In the Southern District of Ohio, five defendants, including four physicians, were charged in connection with schemes involving $12 million in claims to the Medicaid program.

In the District of Puerto Rico, 13 defendants, including three physicians and two pharmacists, were charged in four schemes involving drug diversion, Medicaid fraud, and the theft of funds from a health care program.

In the Eastern District of Tennessee, three defendants were charged in a scheme involving fraudulent billings and the distribution of opioids.

In the Eastern, Northern, and Western Districts of Texas, nine defendants were charged in schemes involving over $42 million in fraudulent billing, including a scheme involving false claims for compounded medications.

In the District of Utah, a nurse practitioner was charged in connection with fraudulently obtaining a controlled substance, tampering with a consumer product, and infecting over seven individuals with Hepatitis C.

In the Eastern District of Virginia, a defendant was charged in connection with a scheme involving identify theft and fraudulent billings to the Medicaid program.

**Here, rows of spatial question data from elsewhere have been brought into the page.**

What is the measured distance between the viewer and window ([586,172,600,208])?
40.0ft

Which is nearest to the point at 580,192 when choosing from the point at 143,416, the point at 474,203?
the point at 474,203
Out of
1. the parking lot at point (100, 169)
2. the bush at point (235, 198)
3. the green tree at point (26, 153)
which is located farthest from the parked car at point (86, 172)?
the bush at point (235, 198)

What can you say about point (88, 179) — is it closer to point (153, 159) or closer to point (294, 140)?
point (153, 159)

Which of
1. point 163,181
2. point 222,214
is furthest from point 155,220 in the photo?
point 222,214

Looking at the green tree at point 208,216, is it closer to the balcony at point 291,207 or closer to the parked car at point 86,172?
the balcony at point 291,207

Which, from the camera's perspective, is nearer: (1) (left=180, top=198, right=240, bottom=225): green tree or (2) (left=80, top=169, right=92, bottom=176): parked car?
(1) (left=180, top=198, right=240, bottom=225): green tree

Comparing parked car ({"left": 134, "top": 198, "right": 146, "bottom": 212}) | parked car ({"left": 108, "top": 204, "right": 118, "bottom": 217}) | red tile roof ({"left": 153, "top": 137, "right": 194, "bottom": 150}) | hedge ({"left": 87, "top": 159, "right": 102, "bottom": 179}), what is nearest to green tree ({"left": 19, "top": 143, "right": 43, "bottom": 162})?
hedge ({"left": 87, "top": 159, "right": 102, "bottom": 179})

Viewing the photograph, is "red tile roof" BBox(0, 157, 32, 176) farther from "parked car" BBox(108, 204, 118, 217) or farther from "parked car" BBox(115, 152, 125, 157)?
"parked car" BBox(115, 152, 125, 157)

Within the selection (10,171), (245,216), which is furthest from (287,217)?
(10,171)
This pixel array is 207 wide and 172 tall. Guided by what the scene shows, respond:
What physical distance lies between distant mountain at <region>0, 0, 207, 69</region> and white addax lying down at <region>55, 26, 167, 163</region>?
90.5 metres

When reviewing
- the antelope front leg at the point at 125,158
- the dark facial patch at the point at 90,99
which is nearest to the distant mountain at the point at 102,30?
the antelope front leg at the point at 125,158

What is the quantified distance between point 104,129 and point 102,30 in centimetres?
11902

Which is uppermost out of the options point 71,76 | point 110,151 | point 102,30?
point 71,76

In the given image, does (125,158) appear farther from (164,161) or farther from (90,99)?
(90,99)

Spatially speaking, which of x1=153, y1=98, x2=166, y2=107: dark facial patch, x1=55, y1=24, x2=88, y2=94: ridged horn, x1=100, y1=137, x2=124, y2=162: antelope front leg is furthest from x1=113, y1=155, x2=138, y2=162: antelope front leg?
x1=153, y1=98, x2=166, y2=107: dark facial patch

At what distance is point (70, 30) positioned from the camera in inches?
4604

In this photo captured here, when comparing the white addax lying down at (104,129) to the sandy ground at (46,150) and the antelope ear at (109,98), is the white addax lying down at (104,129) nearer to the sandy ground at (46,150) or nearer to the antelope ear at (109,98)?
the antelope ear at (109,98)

In addition, in the states of Arizona, Arkansas, California, Delaware, Illinois, Iowa, Louisiana, Massachusetts, Michigan, Minnesota, Mississippi, New York, Oklahoma, Pennsylvania, Rhode Island, South Dakota, Texas, Utah, Vermont and Washington, 96 defendants have been charged in criminal and civil actions with defrauding the Medicaid program out of over $31 million.

These cases were investigated by each state’s respective Medicaid Fraud Control Units. In addition, the Medicaid Fraud Control Units of the states of Alabama, Florida, Georgia, Illinois, Indiana, Iowa, Kansas, Kentucky, Missouri, Nebraska, New York, North Carolina, Ohio, Texas, and Utah participated in the investigation of many of the federal cases discussed above.

The Justice Department said it has won or negotiated more than $2.5 billion in judgements and settlements related to matters regarding health care fraud.